UPDATE: August 10, 2004. Well, I swapped my old Terayon modem for a new Motorola DOCSIS compliant modem today (thanks to Jamie for the recommendation) and I admit that the full-duplexing on the phone line is quite a bit better than it has been. For the past two months, it was like talking on single-duplex walkie talkies – one person talking would cut the other person off entirely. Now both parties can speak and hear in full-duplex…mostly.

It doesn’t play nice with other applications. I ran a VNC remote control session to a client’s computer and whenever I pressed my mouse button and moved items around on her screen, causing the VNC client/server to aggressively scan for updates, that software flooded my cable connection and wiped out the audio completely until I let go of the mouse. (“I can’t hear you – let go of your mouse!!!”  – I never thought I’d hear that.) Apparently Motorola’s router has a way of protecting the dual 128Kbps channels that are required for the voice data and then only allows the remaining bandwidth to be passed through to your network in behind. So it attempts to provide some sort of quality of service that way. This D-Link definitely doesn’t.

CORRECTION: I have managed to get this to work reasonably well by using Timbuktu and running my computer through the D-Link instead of in parallel, but it still isn’t fantastic. The only way to really protect the data channels is to have two cable boxes, one for voice, one for data.

UPDATE: August 10, 2004. I ran a Timbuktu session to California the other night and the audio quality was completely fine (or rather, was as poor as it usually is) and did not have any dead spots while I was dragging things around the screen. I know that some firmware updates have been pushed out in the past few months so perhaps this is one of the areas that has been addressed. I would give it a 9/10 now given that you run the computer through the D-Link and let it do the bandwidth protection (vs. putting the D-Link and your computer in a hub in parallel both accessing your ISP connection where your remote control session could flood the line and kill the voice channel.)

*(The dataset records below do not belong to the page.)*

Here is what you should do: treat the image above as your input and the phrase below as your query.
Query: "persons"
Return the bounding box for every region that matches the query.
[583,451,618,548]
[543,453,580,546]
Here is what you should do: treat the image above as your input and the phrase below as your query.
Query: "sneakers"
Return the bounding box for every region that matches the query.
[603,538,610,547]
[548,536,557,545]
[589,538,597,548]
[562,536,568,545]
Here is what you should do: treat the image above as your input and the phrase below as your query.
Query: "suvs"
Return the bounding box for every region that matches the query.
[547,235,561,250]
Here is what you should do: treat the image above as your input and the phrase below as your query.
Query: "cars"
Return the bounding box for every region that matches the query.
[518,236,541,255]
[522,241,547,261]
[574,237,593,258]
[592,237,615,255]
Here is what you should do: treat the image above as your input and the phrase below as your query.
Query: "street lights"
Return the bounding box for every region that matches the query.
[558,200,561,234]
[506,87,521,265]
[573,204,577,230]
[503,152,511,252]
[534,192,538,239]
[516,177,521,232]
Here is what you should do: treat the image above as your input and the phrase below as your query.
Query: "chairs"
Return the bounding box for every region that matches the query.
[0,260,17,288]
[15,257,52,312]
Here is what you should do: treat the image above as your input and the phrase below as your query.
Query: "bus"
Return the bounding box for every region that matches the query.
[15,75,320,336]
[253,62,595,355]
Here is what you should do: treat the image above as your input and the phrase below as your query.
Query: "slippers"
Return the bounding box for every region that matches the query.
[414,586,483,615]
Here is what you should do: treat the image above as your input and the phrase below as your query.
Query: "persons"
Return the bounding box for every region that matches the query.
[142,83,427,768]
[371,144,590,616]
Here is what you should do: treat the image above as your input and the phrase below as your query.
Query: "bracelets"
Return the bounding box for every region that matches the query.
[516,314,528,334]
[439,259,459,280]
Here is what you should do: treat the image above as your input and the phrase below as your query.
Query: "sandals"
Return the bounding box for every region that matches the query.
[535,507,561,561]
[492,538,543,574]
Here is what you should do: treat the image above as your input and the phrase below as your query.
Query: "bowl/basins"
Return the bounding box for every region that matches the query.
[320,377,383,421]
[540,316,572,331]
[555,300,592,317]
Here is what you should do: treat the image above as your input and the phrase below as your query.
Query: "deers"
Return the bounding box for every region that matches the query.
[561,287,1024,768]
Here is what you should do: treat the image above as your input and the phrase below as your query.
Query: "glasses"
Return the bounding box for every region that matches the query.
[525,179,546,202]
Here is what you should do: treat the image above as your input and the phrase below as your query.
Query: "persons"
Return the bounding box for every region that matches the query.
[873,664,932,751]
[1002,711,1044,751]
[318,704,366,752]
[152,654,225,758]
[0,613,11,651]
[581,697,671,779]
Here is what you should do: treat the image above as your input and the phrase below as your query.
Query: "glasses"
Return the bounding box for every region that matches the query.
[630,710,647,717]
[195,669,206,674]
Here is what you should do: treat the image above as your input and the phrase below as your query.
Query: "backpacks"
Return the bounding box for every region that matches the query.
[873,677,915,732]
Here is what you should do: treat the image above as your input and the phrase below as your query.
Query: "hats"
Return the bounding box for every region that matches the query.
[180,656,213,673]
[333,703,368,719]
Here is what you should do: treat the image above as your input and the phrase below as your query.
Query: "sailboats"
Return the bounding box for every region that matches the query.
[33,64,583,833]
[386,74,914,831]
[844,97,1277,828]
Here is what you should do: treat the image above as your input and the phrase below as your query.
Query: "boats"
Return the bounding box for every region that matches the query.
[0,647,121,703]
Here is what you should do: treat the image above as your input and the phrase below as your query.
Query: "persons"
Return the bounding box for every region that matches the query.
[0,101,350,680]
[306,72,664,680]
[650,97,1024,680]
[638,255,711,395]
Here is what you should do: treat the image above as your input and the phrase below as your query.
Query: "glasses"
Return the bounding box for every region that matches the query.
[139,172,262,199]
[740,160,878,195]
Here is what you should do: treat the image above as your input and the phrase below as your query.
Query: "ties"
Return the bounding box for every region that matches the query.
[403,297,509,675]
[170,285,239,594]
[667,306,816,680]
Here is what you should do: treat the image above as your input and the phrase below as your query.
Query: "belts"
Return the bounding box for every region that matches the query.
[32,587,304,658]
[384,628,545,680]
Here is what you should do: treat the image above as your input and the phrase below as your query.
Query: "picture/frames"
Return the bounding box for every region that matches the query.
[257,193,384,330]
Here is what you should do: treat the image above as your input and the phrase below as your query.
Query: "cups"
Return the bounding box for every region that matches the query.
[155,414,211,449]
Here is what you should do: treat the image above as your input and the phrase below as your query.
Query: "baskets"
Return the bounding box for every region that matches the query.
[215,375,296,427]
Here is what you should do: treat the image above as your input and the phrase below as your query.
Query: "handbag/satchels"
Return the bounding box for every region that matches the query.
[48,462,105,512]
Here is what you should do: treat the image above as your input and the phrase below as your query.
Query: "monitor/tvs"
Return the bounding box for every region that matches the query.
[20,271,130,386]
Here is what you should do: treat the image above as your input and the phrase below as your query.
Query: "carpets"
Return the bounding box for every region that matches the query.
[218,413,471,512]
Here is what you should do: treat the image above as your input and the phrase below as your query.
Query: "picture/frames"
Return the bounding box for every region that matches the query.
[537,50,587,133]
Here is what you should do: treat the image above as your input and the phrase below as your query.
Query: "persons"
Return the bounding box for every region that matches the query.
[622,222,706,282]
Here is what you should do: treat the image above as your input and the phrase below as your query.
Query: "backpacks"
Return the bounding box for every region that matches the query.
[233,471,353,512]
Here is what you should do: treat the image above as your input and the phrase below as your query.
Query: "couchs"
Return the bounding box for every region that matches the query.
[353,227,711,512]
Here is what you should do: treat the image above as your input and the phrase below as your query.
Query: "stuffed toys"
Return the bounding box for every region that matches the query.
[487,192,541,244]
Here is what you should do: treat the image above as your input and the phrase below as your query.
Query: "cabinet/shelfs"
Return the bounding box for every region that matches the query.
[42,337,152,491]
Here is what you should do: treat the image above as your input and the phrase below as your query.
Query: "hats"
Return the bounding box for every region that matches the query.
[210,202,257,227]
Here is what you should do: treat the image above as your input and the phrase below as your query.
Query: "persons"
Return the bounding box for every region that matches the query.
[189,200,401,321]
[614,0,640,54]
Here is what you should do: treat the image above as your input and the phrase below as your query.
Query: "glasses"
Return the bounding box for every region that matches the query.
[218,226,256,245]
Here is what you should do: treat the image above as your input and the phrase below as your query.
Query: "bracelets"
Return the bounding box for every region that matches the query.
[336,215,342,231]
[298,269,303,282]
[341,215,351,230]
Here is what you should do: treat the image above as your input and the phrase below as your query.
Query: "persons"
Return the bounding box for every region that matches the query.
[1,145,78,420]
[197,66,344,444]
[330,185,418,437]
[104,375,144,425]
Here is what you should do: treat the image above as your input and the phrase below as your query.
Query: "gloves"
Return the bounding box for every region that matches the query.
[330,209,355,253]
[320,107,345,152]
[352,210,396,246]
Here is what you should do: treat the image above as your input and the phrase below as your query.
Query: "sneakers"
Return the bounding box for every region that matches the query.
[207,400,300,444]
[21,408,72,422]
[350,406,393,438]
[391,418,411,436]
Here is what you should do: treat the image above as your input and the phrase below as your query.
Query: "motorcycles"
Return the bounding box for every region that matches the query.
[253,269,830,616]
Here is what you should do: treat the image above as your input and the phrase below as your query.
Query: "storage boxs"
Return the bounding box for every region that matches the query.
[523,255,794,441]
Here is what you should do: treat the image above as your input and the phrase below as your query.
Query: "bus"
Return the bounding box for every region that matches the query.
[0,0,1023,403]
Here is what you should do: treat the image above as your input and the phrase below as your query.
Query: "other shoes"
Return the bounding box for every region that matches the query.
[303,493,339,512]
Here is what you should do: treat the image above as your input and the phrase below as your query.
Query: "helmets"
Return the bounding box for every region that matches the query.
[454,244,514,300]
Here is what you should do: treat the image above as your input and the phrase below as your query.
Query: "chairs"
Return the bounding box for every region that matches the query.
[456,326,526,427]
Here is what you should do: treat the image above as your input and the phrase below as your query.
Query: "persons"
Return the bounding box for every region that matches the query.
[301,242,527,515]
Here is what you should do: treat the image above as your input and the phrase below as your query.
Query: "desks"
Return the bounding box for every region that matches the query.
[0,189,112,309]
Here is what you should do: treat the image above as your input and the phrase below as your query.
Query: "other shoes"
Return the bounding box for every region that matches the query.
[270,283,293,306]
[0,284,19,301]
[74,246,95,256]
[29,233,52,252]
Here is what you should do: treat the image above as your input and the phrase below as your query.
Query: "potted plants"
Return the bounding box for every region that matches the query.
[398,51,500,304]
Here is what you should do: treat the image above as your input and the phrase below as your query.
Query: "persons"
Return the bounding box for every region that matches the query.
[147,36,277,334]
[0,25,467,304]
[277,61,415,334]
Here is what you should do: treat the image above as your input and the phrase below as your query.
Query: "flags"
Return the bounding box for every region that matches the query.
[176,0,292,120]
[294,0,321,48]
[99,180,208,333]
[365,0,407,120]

My message waiting indicator does not work anymore on my phone. Primus knows about this and will have to update the firmware in the D-Link VoIP gateway/router.

I lost my Telus voicemail which had call-screening where you could pick up the phone and hear or interrupt people leaving you messages just like it was an answering machine.

Summary:


So my phone quality is mediocre to crappy better than it was, the visual message waiting light on my phone doesn’t work, I no longer have call screening of my voicemail and I can no longer use my cordless phone. On the upside, my bills are lower and I was able to move to North Van and simply move my box from one house to the other and keep making and receiving calls. If you do the math, you’ll see that it was probably a net loss. I am hoping that they will really continue to work on the audio quality issues.

I have a lot of calling to do this next few weeks so I’ll see how it goes and then update this again.


Poor phone quality and I was never able to use my cordless after that. Definitely not worthwhile. I cancelled the service and never had a land line after that. It was easier to just have a cell phone with bad service that was more portable. And now of course, I use Skype to talk to anybody I want to talk to.